In a separate development, a magistrate court in Alibaug permitted police to interrogate Goswami in the Taloja prison for three hours daily in connection with the case. The Alibaug sessions court is already hearing a plea for police custody of Goswami for interrogation. The police had filed a revision application against a magistrate court's order which had sent him to judicial custody while the police had sought his custody for 14 days for investigation. The bench of Justices Sambhaji Shinde and Makarand Karnik, while denying bail, has asked Arnab to approach a sessions court which has to decide the plea, possibly within four days.
Goswami, along with one Firoze Shaikh and Niteish Sarda, all named in the suicide note of architect Anvay Naik, had petitioned the bench, seeking interim bail.
The judges trashed two major contentions raised by Arnab through senior counsels Harish Salve and Abad Ponda. The senior advocates stressed the fact that the police didn't obtain any permission from a magistrate and proceeded with reopening an already dead case, which was closed after an A-summary report was filed.

Another contention they had raised was that the state government lacked powers to order further probe as the same were conferred only upon courts.
Disagreeing with these contentions, the judges, in their 56-page judgment noted, "The fact that the magistrate did not give notice and opportunity to the Naik family to file a protest petition before accepting the A-summary report, goes to the root of the matter. Also, the continuous persuasion of the state government by the family for redressal of its grievance since two of its members had committed suicide."
"In this background, when the concerned investigating officer, after intimating the magistrate, commences further investigation, it cannot be said to be irregular or illegal by any stretch of imagination. The victim’s rights are equally important, like the rights of the accused," Justice Shinde said.
The bench further said it would not accept Arnab's contention against further probe being conducted. "This, we say because, the magistrate, while accepting the A-summary report had not granted any opportunity to the Naik family to file their say in the matter and had not even intimated them about this closure report," the bench said.

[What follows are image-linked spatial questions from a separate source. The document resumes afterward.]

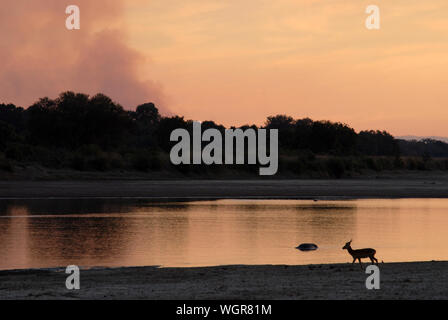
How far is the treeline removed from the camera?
69.8 meters

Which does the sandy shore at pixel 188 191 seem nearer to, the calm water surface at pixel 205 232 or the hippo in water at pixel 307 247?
the calm water surface at pixel 205 232

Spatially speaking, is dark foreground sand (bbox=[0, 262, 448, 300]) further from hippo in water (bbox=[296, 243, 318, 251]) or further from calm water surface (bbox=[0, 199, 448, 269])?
hippo in water (bbox=[296, 243, 318, 251])

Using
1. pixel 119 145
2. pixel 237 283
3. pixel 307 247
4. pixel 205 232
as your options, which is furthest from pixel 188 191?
pixel 119 145

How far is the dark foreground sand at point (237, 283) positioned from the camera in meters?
13.1

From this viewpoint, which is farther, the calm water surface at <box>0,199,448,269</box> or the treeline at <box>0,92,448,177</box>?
the treeline at <box>0,92,448,177</box>

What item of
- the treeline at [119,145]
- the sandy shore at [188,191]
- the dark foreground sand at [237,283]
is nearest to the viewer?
the dark foreground sand at [237,283]

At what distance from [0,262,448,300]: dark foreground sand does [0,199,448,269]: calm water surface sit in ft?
8.38

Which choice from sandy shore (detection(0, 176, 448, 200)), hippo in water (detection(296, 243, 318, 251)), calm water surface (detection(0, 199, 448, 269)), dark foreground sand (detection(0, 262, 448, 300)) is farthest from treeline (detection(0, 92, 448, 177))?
dark foreground sand (detection(0, 262, 448, 300))

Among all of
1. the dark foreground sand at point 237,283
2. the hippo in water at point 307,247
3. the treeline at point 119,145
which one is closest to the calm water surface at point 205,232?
the hippo in water at point 307,247

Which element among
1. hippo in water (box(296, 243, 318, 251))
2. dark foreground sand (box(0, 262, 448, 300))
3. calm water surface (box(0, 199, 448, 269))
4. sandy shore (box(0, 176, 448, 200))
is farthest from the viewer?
sandy shore (box(0, 176, 448, 200))

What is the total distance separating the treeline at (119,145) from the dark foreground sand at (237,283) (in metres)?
47.1
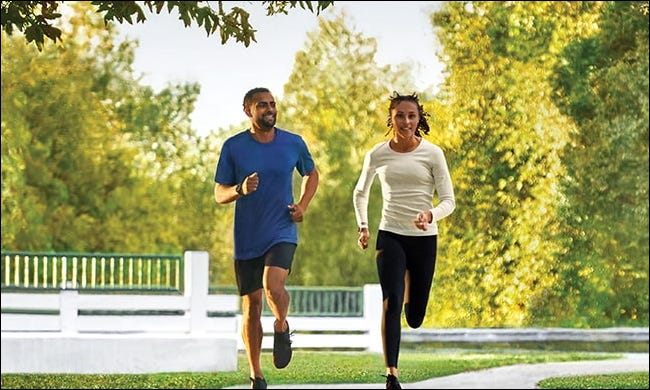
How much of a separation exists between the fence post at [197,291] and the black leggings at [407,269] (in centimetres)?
1859

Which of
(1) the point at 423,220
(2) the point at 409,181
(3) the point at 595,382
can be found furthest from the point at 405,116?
(3) the point at 595,382

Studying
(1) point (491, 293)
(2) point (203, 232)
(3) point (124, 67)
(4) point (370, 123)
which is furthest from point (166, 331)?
(1) point (491, 293)

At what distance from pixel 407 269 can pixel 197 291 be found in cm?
2060

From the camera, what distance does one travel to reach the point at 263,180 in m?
6.58

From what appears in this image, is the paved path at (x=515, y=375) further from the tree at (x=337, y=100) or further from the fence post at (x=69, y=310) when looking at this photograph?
the tree at (x=337, y=100)

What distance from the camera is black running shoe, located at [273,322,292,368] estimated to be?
22.2 feet

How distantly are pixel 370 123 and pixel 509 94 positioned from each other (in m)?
1.50

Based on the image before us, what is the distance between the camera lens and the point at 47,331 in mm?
28781

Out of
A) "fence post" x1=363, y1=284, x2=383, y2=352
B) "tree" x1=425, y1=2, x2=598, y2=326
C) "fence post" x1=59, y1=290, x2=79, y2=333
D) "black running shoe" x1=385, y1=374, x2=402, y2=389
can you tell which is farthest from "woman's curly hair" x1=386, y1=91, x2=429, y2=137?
"fence post" x1=59, y1=290, x2=79, y2=333

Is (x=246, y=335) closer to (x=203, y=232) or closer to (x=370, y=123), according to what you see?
(x=370, y=123)

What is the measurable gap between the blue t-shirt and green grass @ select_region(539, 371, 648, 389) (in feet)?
53.2

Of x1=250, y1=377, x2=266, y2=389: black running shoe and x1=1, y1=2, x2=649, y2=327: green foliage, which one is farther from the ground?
x1=1, y1=2, x2=649, y2=327: green foliage

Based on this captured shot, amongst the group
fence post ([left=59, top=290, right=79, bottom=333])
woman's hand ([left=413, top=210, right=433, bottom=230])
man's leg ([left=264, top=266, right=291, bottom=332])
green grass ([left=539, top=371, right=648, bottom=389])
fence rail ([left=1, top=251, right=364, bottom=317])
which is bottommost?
green grass ([left=539, top=371, right=648, bottom=389])

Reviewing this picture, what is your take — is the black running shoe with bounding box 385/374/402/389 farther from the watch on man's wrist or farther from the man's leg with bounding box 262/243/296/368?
the watch on man's wrist
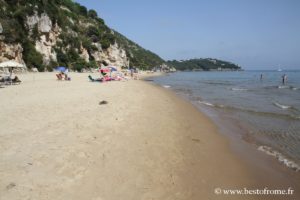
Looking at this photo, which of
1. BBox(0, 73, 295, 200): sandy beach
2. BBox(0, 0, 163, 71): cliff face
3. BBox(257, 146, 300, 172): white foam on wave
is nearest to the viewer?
BBox(0, 73, 295, 200): sandy beach

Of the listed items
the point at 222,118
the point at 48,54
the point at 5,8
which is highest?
the point at 5,8

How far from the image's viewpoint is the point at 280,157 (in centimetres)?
630

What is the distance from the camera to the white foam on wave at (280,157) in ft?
18.7

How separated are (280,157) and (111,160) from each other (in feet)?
13.3

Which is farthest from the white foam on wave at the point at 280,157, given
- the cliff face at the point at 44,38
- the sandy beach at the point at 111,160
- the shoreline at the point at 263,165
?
the cliff face at the point at 44,38

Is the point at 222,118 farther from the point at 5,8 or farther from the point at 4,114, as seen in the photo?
the point at 5,8

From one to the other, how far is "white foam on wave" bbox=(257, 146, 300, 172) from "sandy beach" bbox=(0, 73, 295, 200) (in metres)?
0.92

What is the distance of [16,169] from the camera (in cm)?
453

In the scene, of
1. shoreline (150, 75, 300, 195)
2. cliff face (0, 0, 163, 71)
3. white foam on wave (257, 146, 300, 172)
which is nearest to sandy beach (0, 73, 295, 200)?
shoreline (150, 75, 300, 195)

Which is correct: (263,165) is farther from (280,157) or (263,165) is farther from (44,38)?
(44,38)

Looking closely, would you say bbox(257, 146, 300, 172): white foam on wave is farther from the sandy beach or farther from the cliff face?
the cliff face

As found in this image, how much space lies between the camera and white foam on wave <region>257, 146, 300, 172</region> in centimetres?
570

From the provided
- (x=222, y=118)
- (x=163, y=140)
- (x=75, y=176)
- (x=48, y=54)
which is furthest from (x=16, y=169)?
(x=48, y=54)

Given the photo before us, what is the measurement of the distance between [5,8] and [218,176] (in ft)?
150
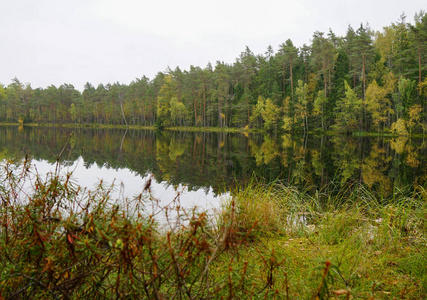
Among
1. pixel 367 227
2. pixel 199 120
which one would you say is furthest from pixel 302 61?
pixel 367 227

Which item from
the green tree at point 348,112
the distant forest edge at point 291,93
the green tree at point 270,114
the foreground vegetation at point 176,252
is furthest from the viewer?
the green tree at point 270,114

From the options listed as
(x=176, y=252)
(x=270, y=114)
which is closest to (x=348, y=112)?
(x=270, y=114)

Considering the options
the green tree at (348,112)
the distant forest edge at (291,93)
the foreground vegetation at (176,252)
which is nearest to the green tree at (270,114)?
the distant forest edge at (291,93)

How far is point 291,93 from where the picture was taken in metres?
52.5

"Merely because the magistrate has accepted the A-summary report, that would not mean and preclude the concerned investigating officer to commence further investigation after giving intimation to the jurisdictional magistrate," the judges held.
As far as the powers of state ordering further probe was concerned, the judges said, "There is no manner of doubt in our minds that the state government can always direct a further probe to the concerned police officers, as done in the present case."
Having perused the records placed before them, the judges noted that before carrying out further probe against Arnab and two others in this case, the concerned magistrate was intimated about the same and accordingly, the statements of certain witnesses were recorded only after being permitted by the chief judicial magistrate.
"In our opinion, further probe cannot be termed as illegal and without seeking permission of the magistrate," the judges ruled, while denying bail to Arnab.

Meanwhile, Goswami, in a bail plea filed before the Alibaug sessions court through his advocate Gaurav Parkar, said that the ingredients of the offence of abetment to suicide were not made out in the case and that three unconnected persons had been made accused. The plea stated that due to defects and other breaches of the work orders, the last three instalments amounting to Rs 74.23 lakh, were withheld from the deceased Anvay Naik’s company by Arnab's company, pending rectification of the defects. It also said that Naik’s company Concorde had been unable to meet the dates set for completion of work on several occasions and that Goswami did not have a direct relationship with Naik in his personal capacity, but only a contractual relationship existed between their respective companies that was strictly commercial in nature. Further, it stated, police had conducted an investigation in the case where they had filed an A-summaryreport in April 2019 which had been accepted by the court, without challenging the order accepting the report.